Мало-помалу мы договорились до откровенности; я узнал, что бедная Мина была несчастна, что выдали ее почти насильно, что она дочь башмачника. История ее и чувствительность тронули меня. Я шутя сказал, что сам немец, по натуре; она засмеялась и поглядела на меня так мило… Наконец, в библиотеке маленького князя отыскалась немецкая азбука и старые лексиконы.
К концу вакации я порядочно уже познакомился с немецким языком и страстно влюбился в Мину, которая тоже была неравнодушна ко мне.
В этом месте рассказа меня как-то неприятно кольнуло в сердце, отчего брови у меня нахмурились и губы сжались.
— Я вас утомил? — сказал он.
— Нет, напротив, я слушаю с величайшим вниманием. Возвратясь в семинарию, я принялся за учение с непобедимым отвращением. Просидел два года в философии и был выключен, к большой моей радости и большому горю батюшки.

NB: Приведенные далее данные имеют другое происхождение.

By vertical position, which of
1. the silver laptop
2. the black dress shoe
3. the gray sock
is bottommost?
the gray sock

По возвращении моем в село управителя с женою уже не было при усадьбе князя, вследствие какого-то доноса на него. Он уехал и открыл лавочку в губернском городе. Но я все-таки нашел средство читать в библиотеке.
— Ну, Павел, — сказал мне однажды батюшка месяца через два по выходе моем из семинарии, — что ты о себе думаешь?
— Я еще ничего не думаю…
— Так я о тебе подумал. У Воскресенья невесту тебе приглядел, дьяконову дочку; старик дьякон и место тебе сдает; это не малое счастье-то, брат, и богослову так впору. Ну, оно, конечно, девица лет двадцати пяти, не красавица, косенька немного, да с красотой разве жить? Полно тебе шататься; ты не живешь, а только небо коптишь.

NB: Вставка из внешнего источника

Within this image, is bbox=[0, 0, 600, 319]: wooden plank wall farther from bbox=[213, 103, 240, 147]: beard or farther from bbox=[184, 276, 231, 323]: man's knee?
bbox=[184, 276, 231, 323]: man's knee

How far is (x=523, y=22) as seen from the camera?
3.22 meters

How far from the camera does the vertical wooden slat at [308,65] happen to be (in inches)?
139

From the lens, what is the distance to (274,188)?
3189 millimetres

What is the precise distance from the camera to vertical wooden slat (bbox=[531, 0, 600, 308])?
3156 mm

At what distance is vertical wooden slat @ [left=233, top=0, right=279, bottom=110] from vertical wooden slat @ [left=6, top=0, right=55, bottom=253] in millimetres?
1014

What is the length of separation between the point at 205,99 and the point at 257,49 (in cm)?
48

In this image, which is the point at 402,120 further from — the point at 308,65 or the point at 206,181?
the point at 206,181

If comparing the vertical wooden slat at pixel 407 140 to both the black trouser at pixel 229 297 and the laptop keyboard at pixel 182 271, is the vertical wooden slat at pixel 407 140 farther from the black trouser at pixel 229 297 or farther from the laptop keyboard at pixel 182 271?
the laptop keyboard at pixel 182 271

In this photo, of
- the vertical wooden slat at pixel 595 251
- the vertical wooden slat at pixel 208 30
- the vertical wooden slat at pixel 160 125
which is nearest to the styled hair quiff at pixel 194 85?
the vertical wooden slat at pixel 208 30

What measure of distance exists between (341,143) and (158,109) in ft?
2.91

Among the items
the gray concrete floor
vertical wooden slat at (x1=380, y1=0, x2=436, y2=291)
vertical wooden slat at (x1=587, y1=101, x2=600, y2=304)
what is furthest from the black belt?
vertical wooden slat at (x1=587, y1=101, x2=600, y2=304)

— Батюшка! я не пойду в духовное звание.
— Куда же это ты намерен идти? в писцы, любезный, что ли? Так по судам и палатам и без тебя много, и богословам с трудом места достаются. Поди, поди писцом без жалованья? кто-то тебя одевать будет да содержать! А я и на глаза не пущу.

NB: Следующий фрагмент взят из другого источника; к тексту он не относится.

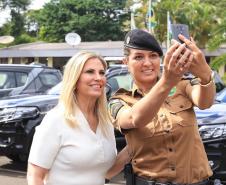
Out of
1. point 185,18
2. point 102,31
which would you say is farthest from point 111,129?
point 102,31

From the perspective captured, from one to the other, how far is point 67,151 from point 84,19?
195 ft

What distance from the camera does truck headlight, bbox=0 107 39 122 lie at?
6820 millimetres

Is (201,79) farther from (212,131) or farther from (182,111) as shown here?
(212,131)

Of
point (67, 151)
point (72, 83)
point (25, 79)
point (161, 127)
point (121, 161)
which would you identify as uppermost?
point (72, 83)

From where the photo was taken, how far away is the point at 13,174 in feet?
22.9

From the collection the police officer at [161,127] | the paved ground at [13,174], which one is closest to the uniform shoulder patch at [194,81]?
the police officer at [161,127]

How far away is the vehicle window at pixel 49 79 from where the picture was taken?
9.54m

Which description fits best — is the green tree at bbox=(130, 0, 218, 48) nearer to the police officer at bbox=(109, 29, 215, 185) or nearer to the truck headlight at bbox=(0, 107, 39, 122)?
the truck headlight at bbox=(0, 107, 39, 122)

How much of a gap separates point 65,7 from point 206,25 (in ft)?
101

Шутка была плохая… У меня темнело в глазах и кружилась голова.
— Батюшка! дайте мне подумать по крайней мере. Я вам дам ответ через несколько времени.
— Да я и не спешу; теперь пора рабочая, эти дела лучше к осени делать. Да смотри, Павел, ты меня знаешь, заупрямишься — отступлюсь; живи как хочешь, и с глаз моих долой!
Я не знаю, до чего дошел бы я, если б случай не выручил меня.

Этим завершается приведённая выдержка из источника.